While many employees inside are longtime employees who joined DHS in the years following the Sept. 11, 2001 attacks, Trahan said, there has been a surge of recent hiring within the department thanks to a significant increase in funding passed under the Trump administration.

“So we had a lot of questions about what happens when someone has no criminal record, what happens when someone is swept up in an operation and has no criminal wrongdoing, and those questions were answered,” said Trahan. “I think right now what is on display, the thing we have had the hardest time with, is the surge of resources that ICE has been granted in the past year has really increased the scope beyond the most violent criminals, the worst of the worst.”

Her visit also comes amid a transition in DHS, with former Homeland Security Secretary Kristi Noem’s recent ouster from the position, and Monday’s Senate confirmation of Republican Sen. Markwayne Mullin of Oklahoma to replace her.

“I think this administration has a pretty well known track record of hiring people who are unqualified for the positions they are in,” said Trahan when asked about Mullin’s appointment. “I served with Senator Mullin for one term. He has never overseen an agency or any organization with this many people. This is the largest domestic law enforcement agency in our country.”

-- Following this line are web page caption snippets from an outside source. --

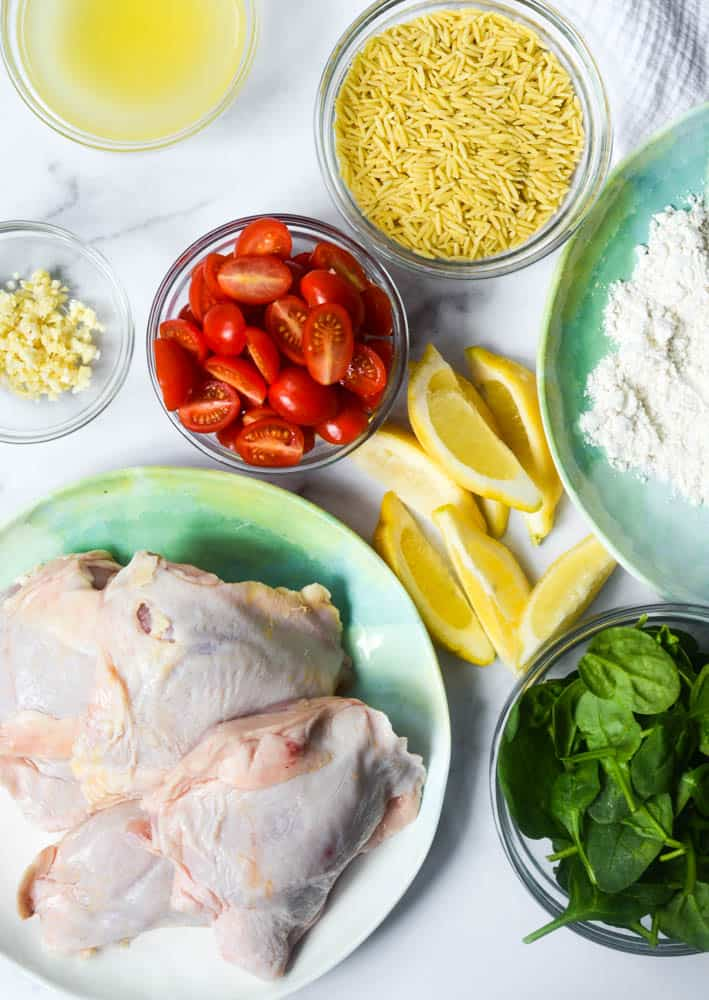 aerial shot of all ingredients needed: tomatoes, garlic, orzo, lemon, flour, spinach, and chicken thighs.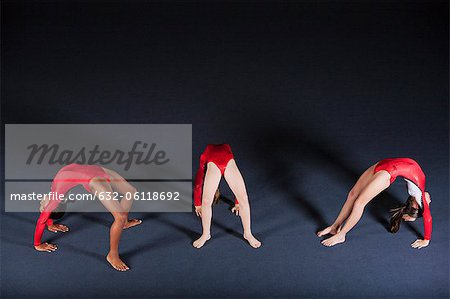 Young girl gymnasts performing backbends Stock Photo - Premium Royalty-Free, Image code: 632-06118692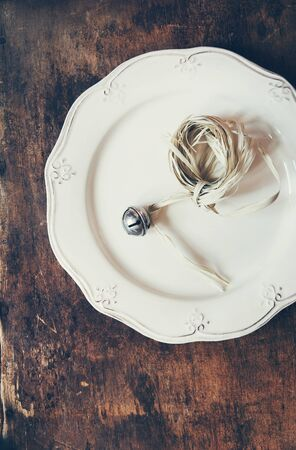 hand bell: Christmas Hand bell on Vintage Plate on Wooden Table. Warm Toned effect Stock Photo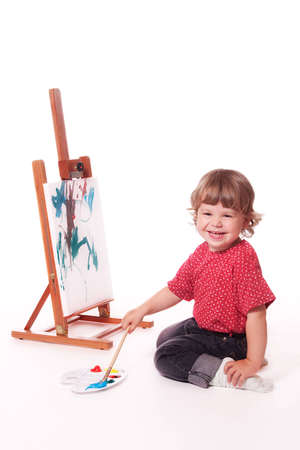 2 year old girl in profile, painting on an easel. Isolated on a white studio background. Standard-Bild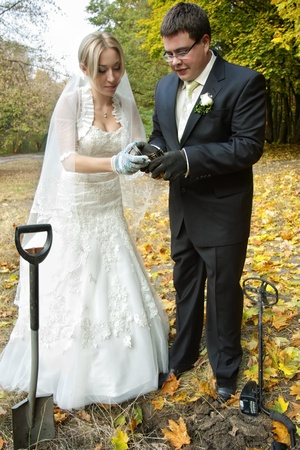 detecting: Bride and groom opening a dug out treasure box found with metal detector in the forest with selective focus Stock Photo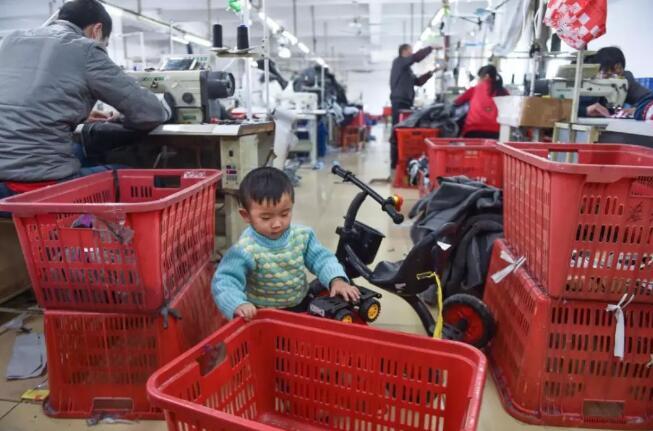 1月11日,在福建省石狮市金利莱斯服装厂,聪聪在父亲黄海龙(左)的工位旁玩玩具车。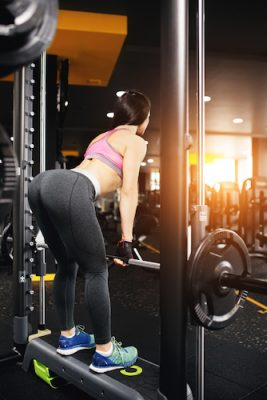 athletic woman training her lower body inside a modern gym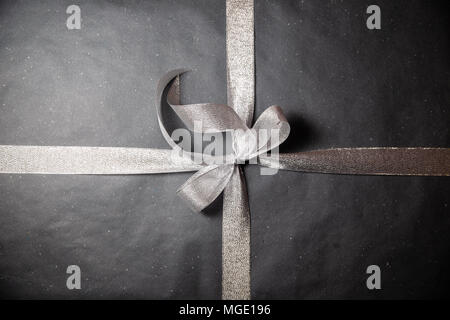 Black gift box with silver ribbon - Stock Photo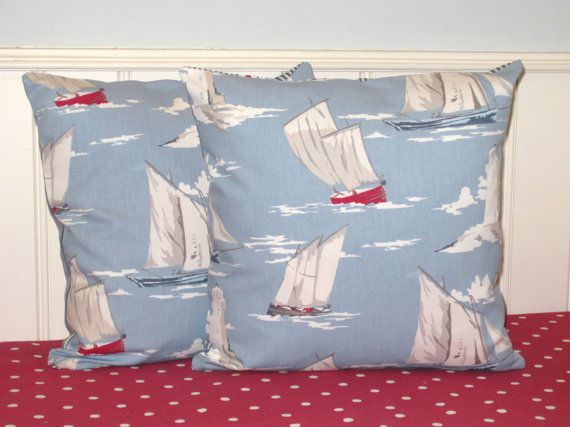 Two Nautical Cushion Covers featuring Sailing boats and Lighthouses in shades of pale blue with accents of red and white.  Each seaside themed pillow cover features the sailing boats fabric on the front and is backed with ta matching ticking stripe in the same shades of blue and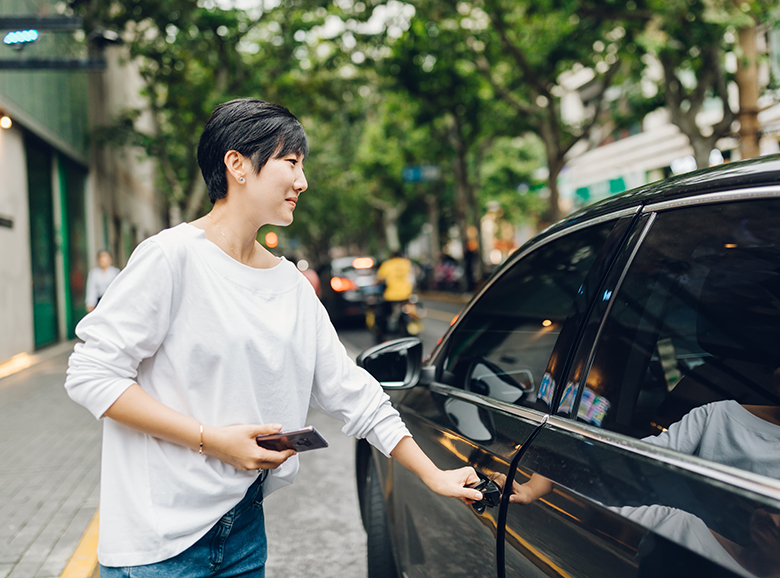 Woman getting into a rideshare
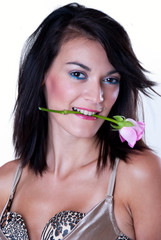 Girl bitten pink rose with her teeth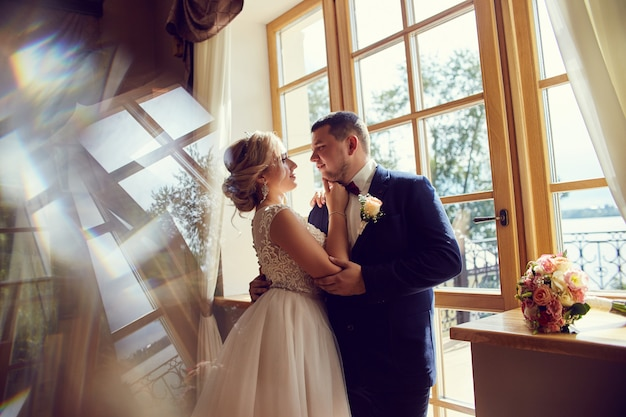 Bride and groom hugging and kissing, love forever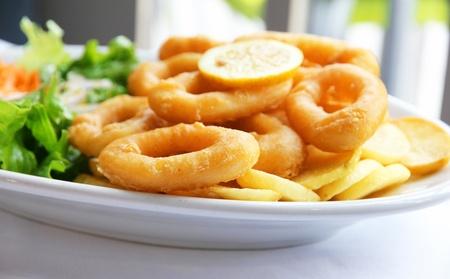 calamar: Bateador profunda frito calamares de anillos de calamar con ensalada verde en plato blanco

Greater Assabet Indivisible Network board member Todd Palmer pressed Trahan about attempting to perform a future inspection of the facility unannounced. Trahan responded by citing recent court rulings by judges saying members of Congress can perform unannounced inspections, but said this visit was prearranged because she “wanted the ability to come in and we didn’t want any disruption at the door.”

“It worked out. I have to be honest, we were able to walk through the entire building. There was no door we asked to go in that they said ‘no,’” Trahan said. “If we have reason, whether there is a surge or other activity that warrants an unannounced visit, we know we have the obligation and the right to do that, and we will.”

The Burlington ICE facility has been the site of multiple weekly protests primarily on Wednesdays and Thursdays since rumors of the conditions inside began to surface last spring, with demonstrations drawing hundreds of people some weeks. There was little activity in front of the facility Tuesday, except for Toni Matloff of Saugus, Lydia Van Evera of Lexington, and Palmer.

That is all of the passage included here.